Lev Nikolajevitsj Tolstoj (1828–1910) verloor op jeugdige leeftijd zijn ouders en werd opgevoed door verwanten op het familiedomein Jasnaja Poljana. Na zijn studietijd in Kazan keerde hij daarheen terug. Hij zag in dat de situatie van de boeren afschuwelijk was en trachtte de toestand op zijn eigen domein te verbeteren. In 1854 en 1855 nam hij als officier deel aan de krijgsverrichtingen aan de Donau en in Sebastopol tegen de Turken. Hij was toen al enigszins bekend geworden door het verhaal Kinderjaren uit 1852. Zijn oorlogservaringen vinden hun neerslag in Sewastopol I, II en III.

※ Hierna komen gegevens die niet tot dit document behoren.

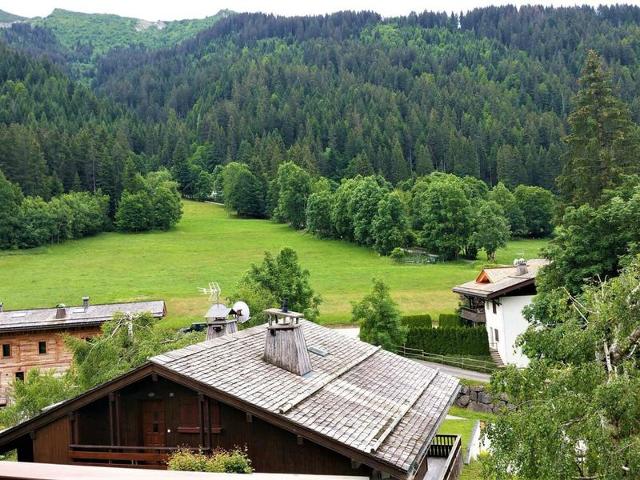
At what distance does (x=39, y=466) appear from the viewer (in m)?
5.80

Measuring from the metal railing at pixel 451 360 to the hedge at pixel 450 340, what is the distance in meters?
0.53

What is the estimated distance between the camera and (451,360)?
4912 cm

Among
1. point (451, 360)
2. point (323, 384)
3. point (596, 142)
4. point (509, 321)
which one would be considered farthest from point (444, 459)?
point (596, 142)

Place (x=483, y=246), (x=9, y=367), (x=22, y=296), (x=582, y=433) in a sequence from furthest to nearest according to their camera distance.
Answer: (x=483, y=246)
(x=22, y=296)
(x=9, y=367)
(x=582, y=433)

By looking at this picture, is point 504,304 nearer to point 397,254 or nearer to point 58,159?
point 397,254

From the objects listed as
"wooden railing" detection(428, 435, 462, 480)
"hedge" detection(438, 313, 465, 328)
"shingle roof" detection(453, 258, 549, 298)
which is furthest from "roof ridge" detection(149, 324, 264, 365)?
"hedge" detection(438, 313, 465, 328)

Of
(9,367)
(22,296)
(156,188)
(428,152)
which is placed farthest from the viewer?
(428,152)

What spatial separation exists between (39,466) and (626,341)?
11.9 m

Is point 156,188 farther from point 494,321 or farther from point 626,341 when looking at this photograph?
point 626,341

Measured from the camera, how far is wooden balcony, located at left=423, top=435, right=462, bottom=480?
20594mm

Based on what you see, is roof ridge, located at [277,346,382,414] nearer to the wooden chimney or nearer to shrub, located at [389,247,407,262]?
the wooden chimney

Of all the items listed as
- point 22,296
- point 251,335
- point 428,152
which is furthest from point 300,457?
point 428,152

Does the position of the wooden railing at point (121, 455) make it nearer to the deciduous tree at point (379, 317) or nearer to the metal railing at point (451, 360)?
the deciduous tree at point (379, 317)

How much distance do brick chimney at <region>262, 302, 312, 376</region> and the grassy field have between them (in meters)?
39.5
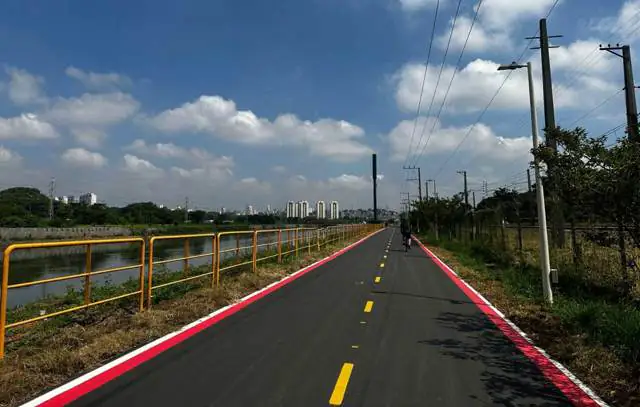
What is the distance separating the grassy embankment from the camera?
5.67 meters

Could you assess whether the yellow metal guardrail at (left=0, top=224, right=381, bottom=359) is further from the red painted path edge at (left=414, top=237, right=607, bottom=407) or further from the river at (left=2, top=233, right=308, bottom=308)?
the red painted path edge at (left=414, top=237, right=607, bottom=407)

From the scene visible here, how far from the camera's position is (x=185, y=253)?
12453mm

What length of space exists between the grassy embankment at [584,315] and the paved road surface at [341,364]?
0.67 meters

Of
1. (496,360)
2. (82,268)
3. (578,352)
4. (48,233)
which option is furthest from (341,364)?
(48,233)

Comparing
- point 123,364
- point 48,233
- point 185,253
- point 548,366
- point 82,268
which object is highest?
point 48,233

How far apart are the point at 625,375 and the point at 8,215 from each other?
301 feet

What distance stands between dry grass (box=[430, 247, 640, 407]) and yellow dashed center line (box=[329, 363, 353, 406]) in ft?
9.11

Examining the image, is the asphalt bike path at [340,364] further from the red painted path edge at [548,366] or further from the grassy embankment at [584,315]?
the grassy embankment at [584,315]

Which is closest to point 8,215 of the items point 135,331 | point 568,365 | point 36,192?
point 36,192

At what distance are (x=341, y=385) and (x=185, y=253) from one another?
832cm

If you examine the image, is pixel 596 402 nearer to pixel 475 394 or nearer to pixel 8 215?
pixel 475 394

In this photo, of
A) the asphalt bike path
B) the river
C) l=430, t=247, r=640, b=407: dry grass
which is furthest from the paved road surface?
the river

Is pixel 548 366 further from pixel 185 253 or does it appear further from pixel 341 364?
pixel 185 253

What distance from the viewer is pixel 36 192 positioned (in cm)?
13012
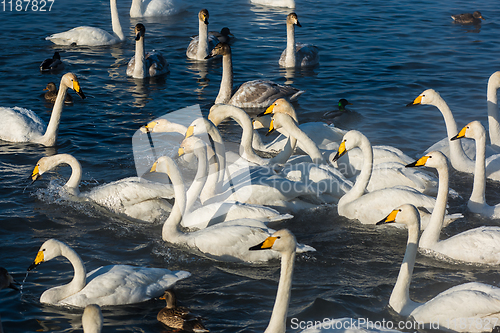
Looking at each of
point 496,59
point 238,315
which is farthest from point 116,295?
point 496,59

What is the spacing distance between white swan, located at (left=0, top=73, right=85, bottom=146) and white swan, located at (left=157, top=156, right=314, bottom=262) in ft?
15.1

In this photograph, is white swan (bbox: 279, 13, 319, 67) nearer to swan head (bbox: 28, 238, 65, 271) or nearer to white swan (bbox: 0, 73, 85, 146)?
white swan (bbox: 0, 73, 85, 146)

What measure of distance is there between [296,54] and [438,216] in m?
9.65

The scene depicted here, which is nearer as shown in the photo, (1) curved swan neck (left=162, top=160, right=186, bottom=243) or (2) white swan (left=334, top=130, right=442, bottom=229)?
(1) curved swan neck (left=162, top=160, right=186, bottom=243)

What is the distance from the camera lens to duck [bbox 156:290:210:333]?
606 centimetres

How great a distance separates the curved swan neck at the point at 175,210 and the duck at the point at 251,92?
5886mm

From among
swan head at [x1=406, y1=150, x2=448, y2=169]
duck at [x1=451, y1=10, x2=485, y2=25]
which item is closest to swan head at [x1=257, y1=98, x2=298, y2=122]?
swan head at [x1=406, y1=150, x2=448, y2=169]

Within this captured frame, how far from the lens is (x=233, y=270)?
293 inches

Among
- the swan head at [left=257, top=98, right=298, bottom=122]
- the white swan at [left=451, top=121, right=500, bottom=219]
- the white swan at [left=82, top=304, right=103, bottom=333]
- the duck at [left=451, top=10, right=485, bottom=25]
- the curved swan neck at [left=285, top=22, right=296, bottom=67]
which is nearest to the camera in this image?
the white swan at [left=82, top=304, right=103, bottom=333]

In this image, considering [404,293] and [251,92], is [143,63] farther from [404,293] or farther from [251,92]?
[404,293]

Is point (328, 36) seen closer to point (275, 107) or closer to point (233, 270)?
point (275, 107)

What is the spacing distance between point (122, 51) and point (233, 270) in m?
12.0

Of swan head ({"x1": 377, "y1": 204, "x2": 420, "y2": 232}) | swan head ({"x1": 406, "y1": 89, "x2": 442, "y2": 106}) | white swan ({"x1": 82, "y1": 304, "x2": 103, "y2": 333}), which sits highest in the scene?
swan head ({"x1": 406, "y1": 89, "x2": 442, "y2": 106})

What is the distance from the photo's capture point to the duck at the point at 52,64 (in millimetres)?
15105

Eind 1857, begin 1858 maakte Tolstoj een reis naar het Westen waar hij in Parijs Toergenjev ontmoette. Terug op zijn landgoed voelde hij steeds meer de behoefte om de levensomstandigheden van het volk te helpen verbeteren. De verhalen uit deze periode vertonen over het algemeen een sterk moraliserende strekking: Luzern (1857), Albert (1858) en Drie sterfgevallen (1859). In 1862 trouwde Tolstoj met Sofja Behrs en maakte hij een aanvang met zijn grote epische roman Oorlog en vrede. In 1878 verscheen zijn tweede grote roman, Anna Karenina waarmee hij veel succes oogste en zijn naam definitief vestigde. Alles wat hij zei of schreef vond een enorme weerklank.
Het literaire werk van de laatste dertig jaar van zijn leven draagt ontegenzeggelijk het stempel van zijn ideologie, maar zijn talent was zo rijp en diep dat hij nog meesterwerken wist te scheppen zoals de grote novelle De dood van Iwan Iljitsj. De al een kwart eeuw heersende spanningen in zijn gezin, vooral zijn afzien van auteursrecht gaf bij elke publicatie aanleiding tot pijnlijke onenigheden, maakte dat Tolstoj in de winter van 1910 zijn gezin en domein verliet om als boer te gaan leven. Hij stierf kort daarop aan longontsteking.